§ **PASSAGE TO READ**:
Weinheimer said TCFA is continuing to work with the affected yards to help care for the remaining cattle.
REPORTING ON DISASTERS
Natural disasters, and lost production animals, have led news cycles several times during the last few years. Asked whether he thinks news outlets have reported on these types of losses responsibly, Weinheimer expressed frustration over what he described as "jumping to conclusions on the numbers."
"Trying to grab readers' attention and speak to the possibilities of the scale of some disaster, and doing that in a premature manner, can lead to some fabricated numbers," he said, noting he saw estimates that as many as 25,000 head of cattle had been lost in these recent floods.
"I could not keep up with all the articles," he said. "I think it's best that people get the facts and understand that it will take time to get the actual assessment as to the numbers lost. Reporters expressed frustration with me throughout the week, implying we were dragging our feet and not getting the job done. But due to the nature of the event, it simply took time. There was difficulty retrieving cattle from flood waters. This was mechanically intensive work. We needed to put out factual, not hypothetical information."
Weinberger added that beyond the number of lost cattle, which he called "substantial", there were workers and volunteers who also had to be cared for through the grueling recovery process.
"There was an outpouring of support in this community," he said. "Whatever type of agriculture it is, when we have a natural disaster, you see the good that can come from the bad. Here there was an incredible focus on how to come together as fellow cattle feeders and community members, communicate, and pull together to get back to business quickly and in the best possible way, while prioritizing the job of caring for cattle. We were all running on adrenaline, but that's where we join arms and make it through."

§ **MATERIAL PROVIDED**:

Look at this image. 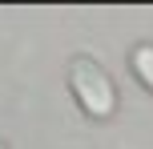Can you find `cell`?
Wrapping results in <instances>:
<instances>
[{"mask_svg":"<svg viewBox=\"0 0 153 149\" xmlns=\"http://www.w3.org/2000/svg\"><path fill=\"white\" fill-rule=\"evenodd\" d=\"M65 81H69V93L76 97V105H81L85 117L109 121V117L117 113L121 97H117V85H113V77L105 73L101 61H93V56H73Z\"/></svg>","mask_w":153,"mask_h":149,"instance_id":"cell-1","label":"cell"},{"mask_svg":"<svg viewBox=\"0 0 153 149\" xmlns=\"http://www.w3.org/2000/svg\"><path fill=\"white\" fill-rule=\"evenodd\" d=\"M129 64H133V77L153 93V44H137L133 56H129Z\"/></svg>","mask_w":153,"mask_h":149,"instance_id":"cell-2","label":"cell"},{"mask_svg":"<svg viewBox=\"0 0 153 149\" xmlns=\"http://www.w3.org/2000/svg\"><path fill=\"white\" fill-rule=\"evenodd\" d=\"M0 149H4V145H0Z\"/></svg>","mask_w":153,"mask_h":149,"instance_id":"cell-3","label":"cell"}]
</instances>
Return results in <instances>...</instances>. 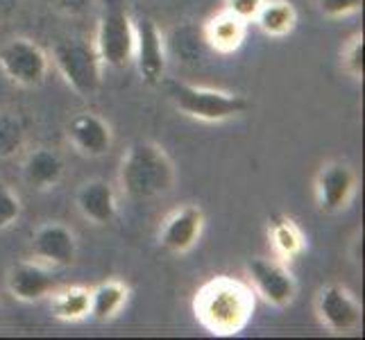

§ **AIM OF THE TASK**:
Answer these questions from the passage about the floods and cattle losses:
1. What is TCFA continuing to do with the affected yards?
2. How many head of cattle did some estimates say had been lost in the recent floods?
3. How did Weinheimer describe the work of retrieving cattle from flood waters?

§ **ANSWER TO THE TASK**:
1. Working with them to help care for the remaining cattle.
2. As many as 25,000 head.
3. As mechanically intensive work.